TAREFAS A REALIZAR>
a – Copie fielmente da matéria sobre a novela Tempos Modernos o trecho que se inicia nas palavras com "Um Rei Lear" e se encerra em "de Walcyr Carrasco.".
b – Segundo a matéria sobre a novela Tempos Modernos, com quais autores Bosco Brasil trabalhou como colaborador antes de estrear como autor titular? Liste todos.

TRECHO DO DOCUMENTO>

━━━━━━━━━━━━━━━━━━━━━━━━━━━━━━

PUC-Rio

Jornal/Revista: O Estado de S. Paulo
Data de Publicação: 11/01/2010
Autor/Repórter: Patrícia Villalba

LEAR REINA NO CENTRÃO DA NOVA NOVELA DAS 7

Em Tempos Modernos, Bosco Brasil se inspira em tragédia para fazer comédia

Um Rei Lear charmoso, ético e de notável veia cômica passeia pelo centro de São Paulo como se fosse um homem comum. Não é. É Leal, personagem de Antônio Fagundes em Tempos Modernos, novela das 7 que estreia hoje na Globo, para substituir o sucesso Caras & Bocas, de Walcyr Carrasco.

A ligação da novela com o teatro é mais do que evidente, a começar pela própria referência à tragédia de Shakespeare e a um elenco repleto de nomes conhecidos dos palcos paulistanos, encabeçado por Fagundes e que traz ainda Jairo Mattos, Fernando Medeiros e Guilherme Weber, entre outros. Nada disso é coincidência, considerando que a trama marca a estreia do dramaturgo Bosco Brasil como autor titular em novelas, depois de mais de 18 anos atuando como colaborador de Walter Jorge Durst, Silvio de Abreu e Maria Adelaide Amaral. "Sinto como se tivesse cursado o colegial com o Durst, a faculdade com Silvio de Abreu e, agora, o mestrado com o Aguinaldo Silva", brinca ele, em entrevista ao Estado, citando o autor que supervisiona seu texto em Tempos Modernos. "Eu mesmo pedi um supervisor para a Globo, não queria embarcar nessa aventura sozinho. E foi bom, porque o Aguinaldo é um grande incentivador do projeto da novela."

━━━━━━━━━━━━━━━━━━━━━━━━━━━━━━

DADOS PARA ANÁLISE>
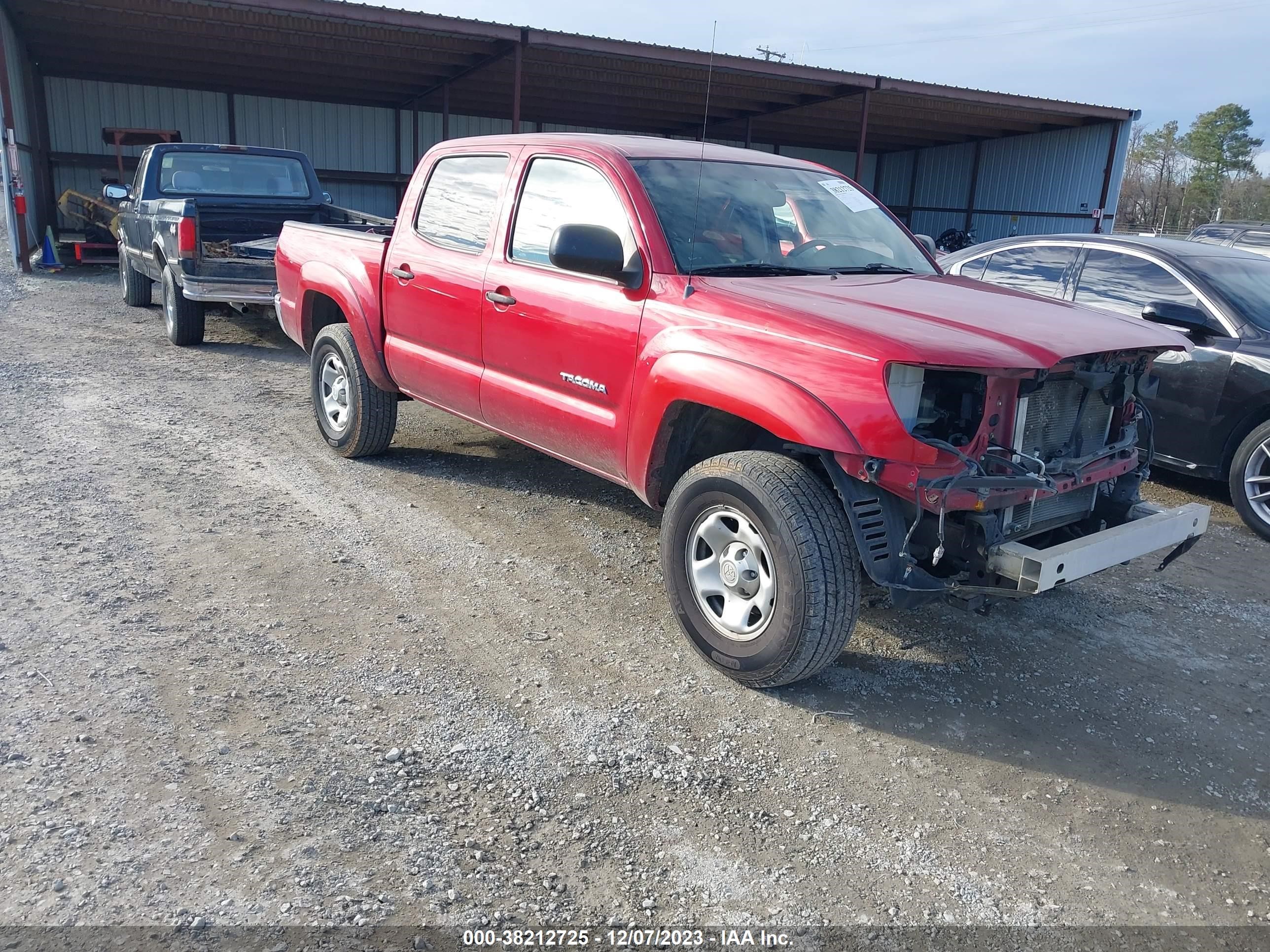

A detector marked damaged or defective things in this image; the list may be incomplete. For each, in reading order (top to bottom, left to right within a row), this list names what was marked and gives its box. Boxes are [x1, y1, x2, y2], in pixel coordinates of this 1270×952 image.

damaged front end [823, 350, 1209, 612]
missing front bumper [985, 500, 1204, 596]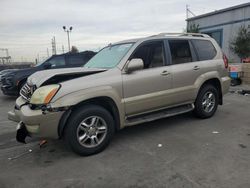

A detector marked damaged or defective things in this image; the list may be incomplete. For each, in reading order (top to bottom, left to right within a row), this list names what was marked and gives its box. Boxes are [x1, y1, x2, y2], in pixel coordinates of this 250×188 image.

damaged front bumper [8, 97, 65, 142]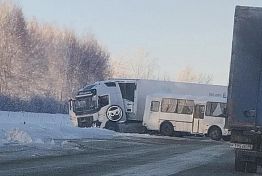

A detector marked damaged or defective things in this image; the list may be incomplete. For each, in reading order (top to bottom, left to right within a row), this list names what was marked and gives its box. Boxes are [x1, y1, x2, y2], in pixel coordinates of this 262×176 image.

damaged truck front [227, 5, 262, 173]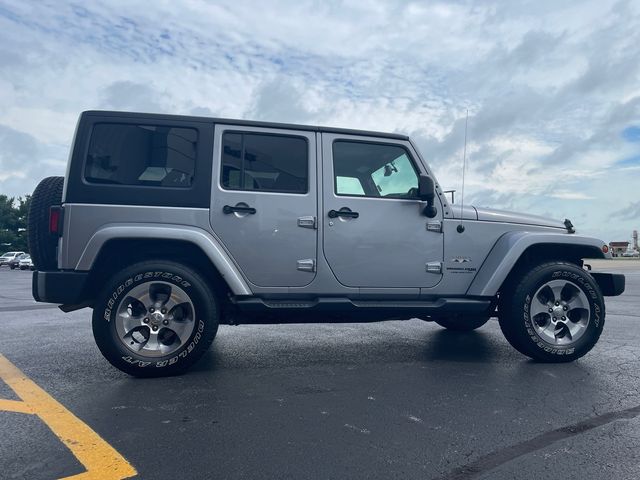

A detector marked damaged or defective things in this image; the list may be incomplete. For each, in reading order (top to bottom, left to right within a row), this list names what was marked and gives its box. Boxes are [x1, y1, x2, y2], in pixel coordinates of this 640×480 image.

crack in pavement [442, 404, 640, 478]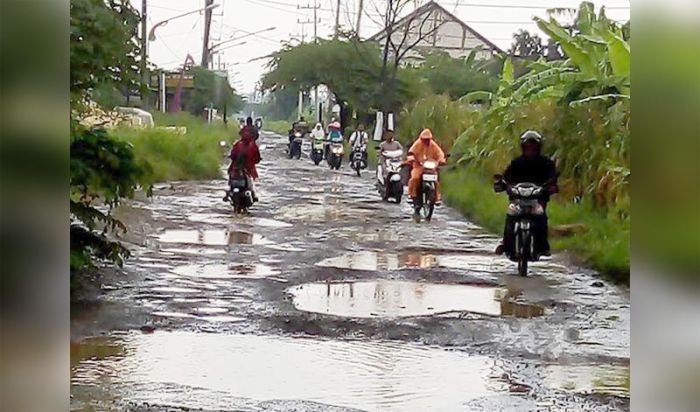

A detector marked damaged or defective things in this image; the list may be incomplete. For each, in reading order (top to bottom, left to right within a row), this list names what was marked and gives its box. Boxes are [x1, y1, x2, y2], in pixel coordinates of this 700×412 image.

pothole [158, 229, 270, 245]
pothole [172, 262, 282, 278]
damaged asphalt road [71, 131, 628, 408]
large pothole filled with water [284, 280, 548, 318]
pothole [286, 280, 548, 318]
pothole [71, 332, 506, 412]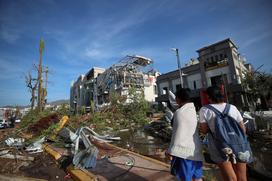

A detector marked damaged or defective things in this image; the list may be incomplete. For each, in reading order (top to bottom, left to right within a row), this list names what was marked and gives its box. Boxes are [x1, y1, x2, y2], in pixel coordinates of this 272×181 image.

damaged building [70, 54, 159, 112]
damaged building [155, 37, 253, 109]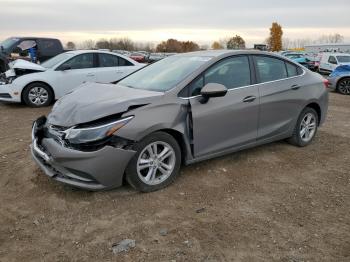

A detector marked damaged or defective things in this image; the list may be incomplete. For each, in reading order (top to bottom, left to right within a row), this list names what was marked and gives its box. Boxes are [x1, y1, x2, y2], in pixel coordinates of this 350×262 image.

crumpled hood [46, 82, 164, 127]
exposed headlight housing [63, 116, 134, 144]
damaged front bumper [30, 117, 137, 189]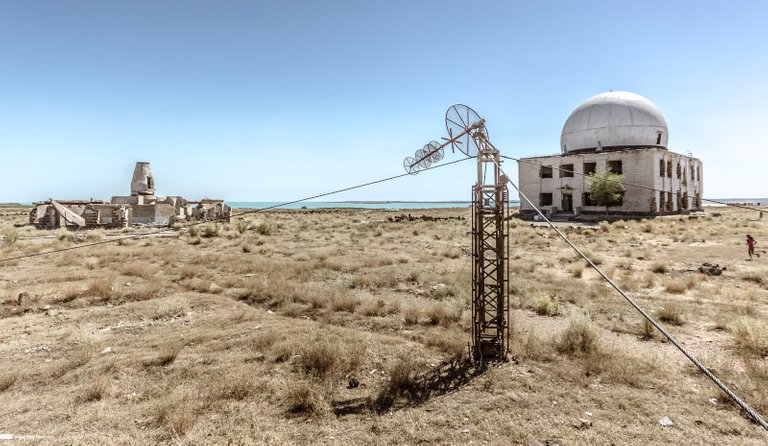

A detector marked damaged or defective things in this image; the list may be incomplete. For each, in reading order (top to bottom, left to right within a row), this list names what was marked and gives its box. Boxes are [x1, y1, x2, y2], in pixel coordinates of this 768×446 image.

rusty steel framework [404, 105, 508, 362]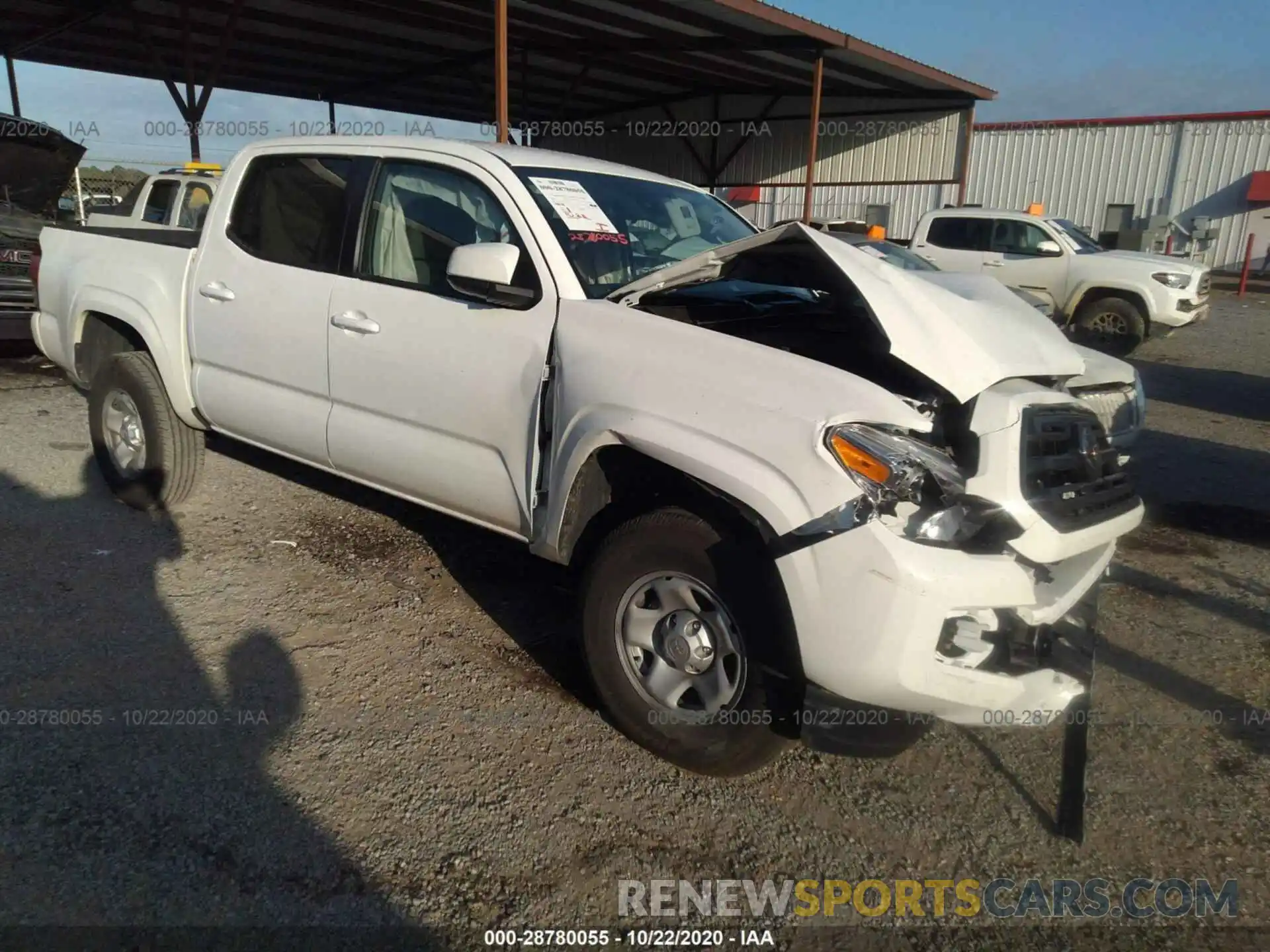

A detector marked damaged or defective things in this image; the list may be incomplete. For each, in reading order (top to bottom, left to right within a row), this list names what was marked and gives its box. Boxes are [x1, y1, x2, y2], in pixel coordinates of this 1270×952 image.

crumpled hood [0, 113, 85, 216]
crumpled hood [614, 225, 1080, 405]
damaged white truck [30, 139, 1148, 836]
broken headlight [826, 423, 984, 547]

━━━━━━━━━━━━━━━━━━━━━━━━━━━━━━

RESPOSTAS EM ORDEM>
a –
Um Rei Lear charmoso, ético e de notável veia cômica passeia pelo centro de São Paulo como se fosse um homem comum. Não é. É Leal, personagem de Antônio Fagundes em Tempos Modernos, novela das 7 que estreia hoje na Globo, para substituir o sucesso Caras & Bocas, de Walcyr Carrasco.

b –
Walter Jorge Durst
Silvio de Abreu
Maria Adelaide Amaral